• _YOUR TASKS_
a - Answer these questions from the excerpt, one per line:
(i) Which agency asked the narrator to sign a paper limiting the father to supervised visits?
(ii) Where did the narrator say they could not leave that night because "he's not safe"?
(iii) What charge did Kyle say he would face?
b - Switch "mother" to "parent" and write out everything in the excerpt from "It has yet to" down to "not logical anymore.".

• _EXCERPT_
+--
But, it doesn't stop at grief. It continues. There are friends lost, those closest to my heart, my soul, “This,” it is just too much. I understand. How can I put that into words? It is a pain beyond pride, but a knife that cuts as deep as death itself. I miss you. I’m at once sorry you knew Ben and glad he touched your life, he was like a son, I’m sorry you had to witness…This. But, those words make no sense; it is trauma and grief speaking. They said not to apologize. But, I’m sorry.

And continues, “Ma’am, you can’t go home, the police are there to investigate; no one can enter.” Not comprehending, “To investigate?! But, I need my glasses, my clothes! We can’t leave the ER tonight, he’s not safe!” Facing the police at our house the next morning of catatonia and shock, I stuttered in shock, “You want to see what? WHY?” My world spinning; lawyer, mother, wife. Who am I anymore? This is a dream, I’m sure. Just keep it together, I told myself, you’ve got to be the strong one or the world will surely fall apart.

The State of Connecticut Department of Children and Families: "Sign this. He can only have supervised visits with his girls.” I blink: “What?” The words on the page blurring, meaning nothing, Ben’s dead, my only truth. Months later, I saw my signature on the bottom line, but was it the ghost of me that held the pen? There was no expiration date, Can my girls never see their father alone again? Soccer, daddy dates at Starbucks, God help me, I thought.

It has yet to end. Will it ever end? Can we, can I, can my girls just rest and heal and be at peace? I am their mother; I wasn’t even involved that day. I’m so confused. This is not logical anymore. 

Daily, we wake up anxious. My phone rings, a rush of anxiety pulses through my nerves, what is next? Force us to do What?! No. I’m their mother. They are innocent and will remain so. I will ensure a tragedy does not take away the only thing they have ever known – love, happiness and joy.

My oldest daughter, after we watched a movie with friends, crying in the car: “I just want to go on a play date now! Why do I have to go home to talk to them again?! Why can’t they just leave me alone so I can move on and be just be happy?”

“I know, honey, but we just have to, since Ben died. You understand. I’m doing my best to make it stop,” I replied.

Friday, November 7th, 5:30 pm, Kyle stated, so matter-of-factly (since haven’t we known all along, through our lack of faith in justice?), “So, my lawyer just called. They’re going to charge me with a misdemeanor. And, like we agreed, I can just surrender in the next few days.”
+--
• _LISTED RECORDS_
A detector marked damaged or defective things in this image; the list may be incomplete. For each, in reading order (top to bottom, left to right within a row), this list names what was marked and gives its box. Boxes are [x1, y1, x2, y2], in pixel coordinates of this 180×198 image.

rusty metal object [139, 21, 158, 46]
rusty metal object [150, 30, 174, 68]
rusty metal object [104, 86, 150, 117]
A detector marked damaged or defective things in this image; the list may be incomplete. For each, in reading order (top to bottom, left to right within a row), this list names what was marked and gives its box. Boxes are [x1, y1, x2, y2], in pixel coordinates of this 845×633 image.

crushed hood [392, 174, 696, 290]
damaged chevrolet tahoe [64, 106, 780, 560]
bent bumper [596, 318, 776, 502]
+--
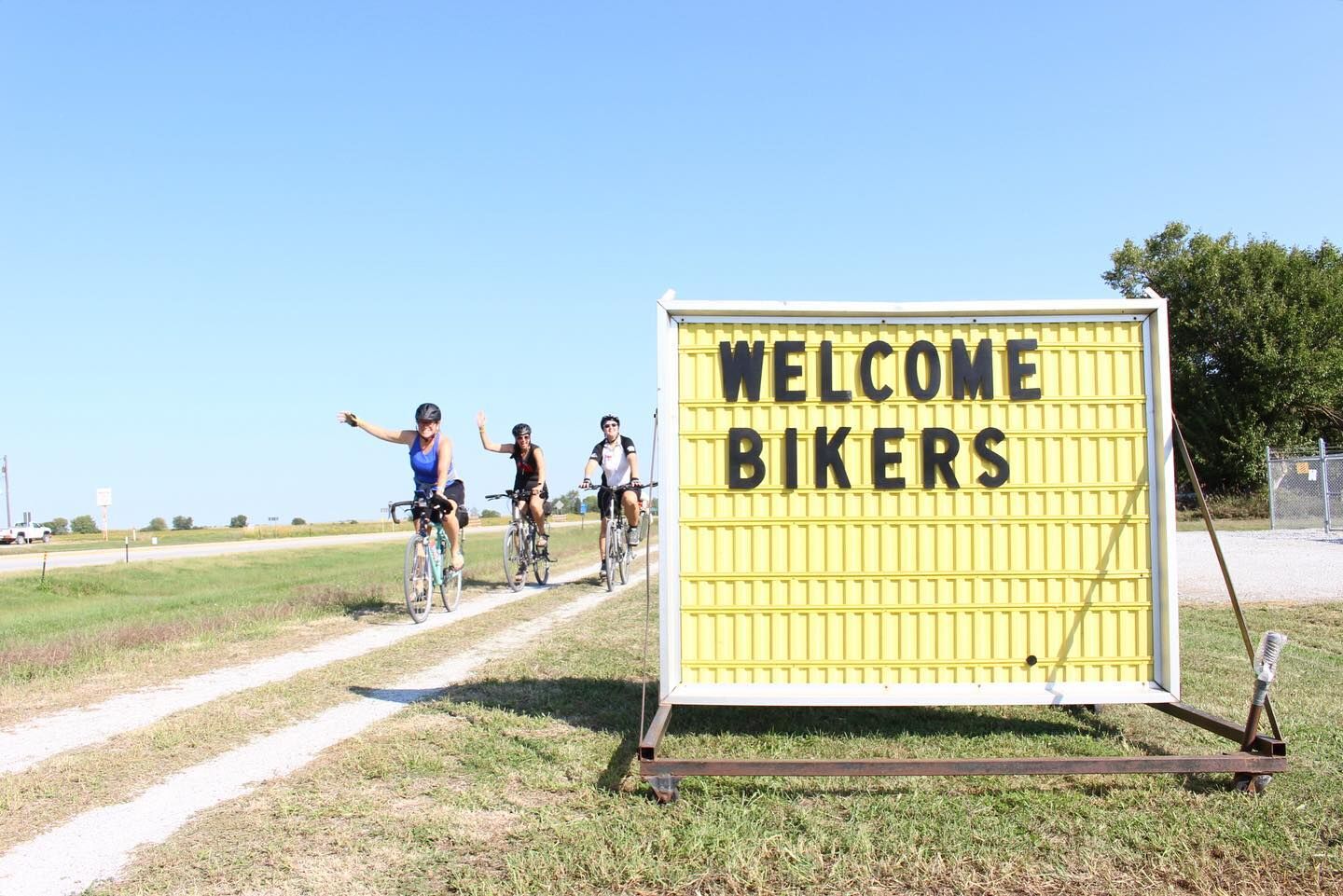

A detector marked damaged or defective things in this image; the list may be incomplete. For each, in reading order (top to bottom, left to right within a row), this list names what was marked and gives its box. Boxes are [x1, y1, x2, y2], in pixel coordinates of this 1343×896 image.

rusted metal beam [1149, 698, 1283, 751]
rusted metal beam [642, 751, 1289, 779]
+--
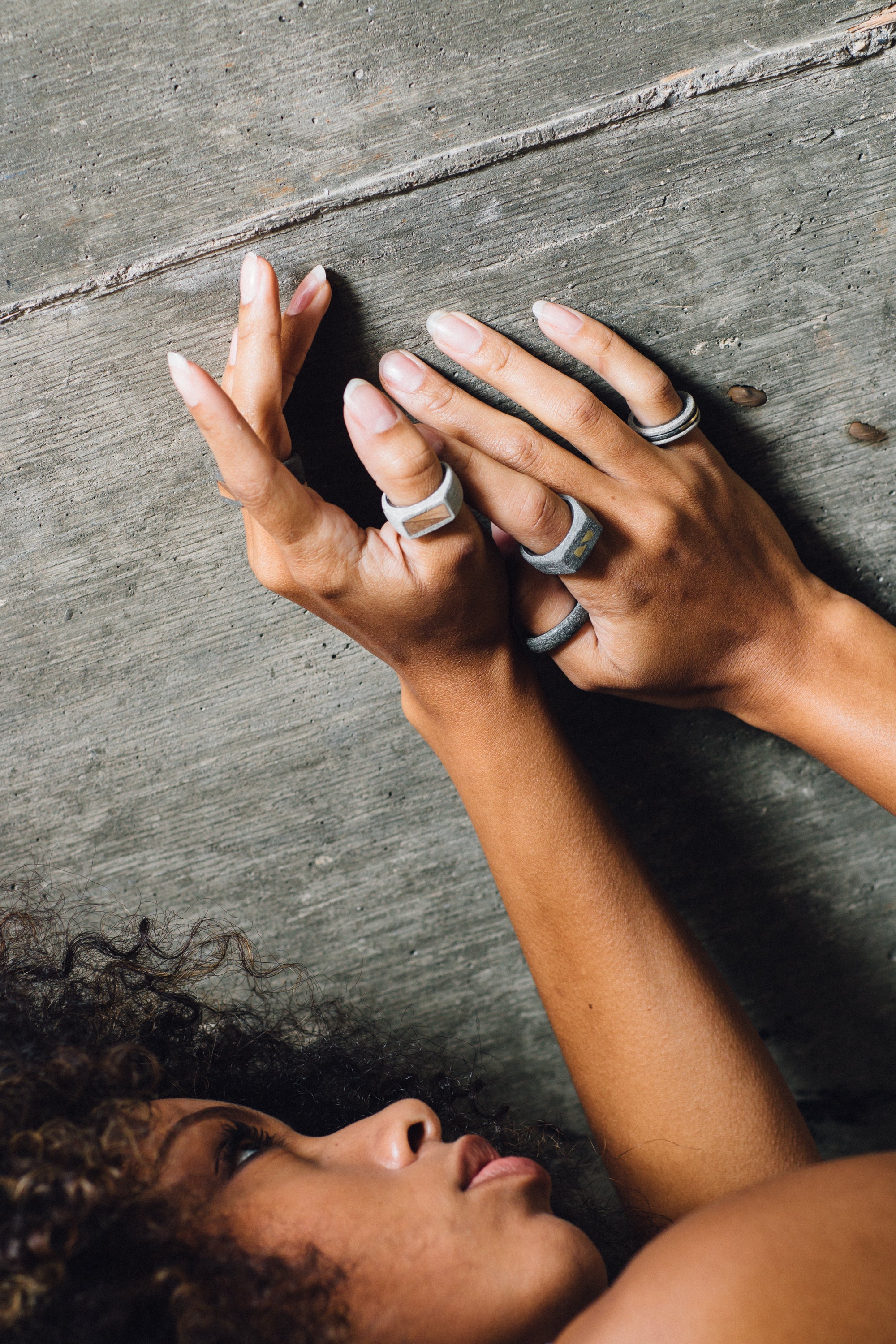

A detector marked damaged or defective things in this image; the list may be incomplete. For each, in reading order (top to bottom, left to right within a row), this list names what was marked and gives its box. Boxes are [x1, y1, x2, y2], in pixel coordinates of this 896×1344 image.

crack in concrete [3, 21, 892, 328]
+--
• _OUTPUTS IN ORDER_
a -
(i) The State of Connecticut Department of Children and Families
(ii) The ER
(iii) A misdemeanor

b -
It has yet to end. Will it ever end? Can we, can I, can my girls just rest and heal and be at peace? I am their parent; I wasn’t even involved that day. I’m so confused. This is not logical anymore.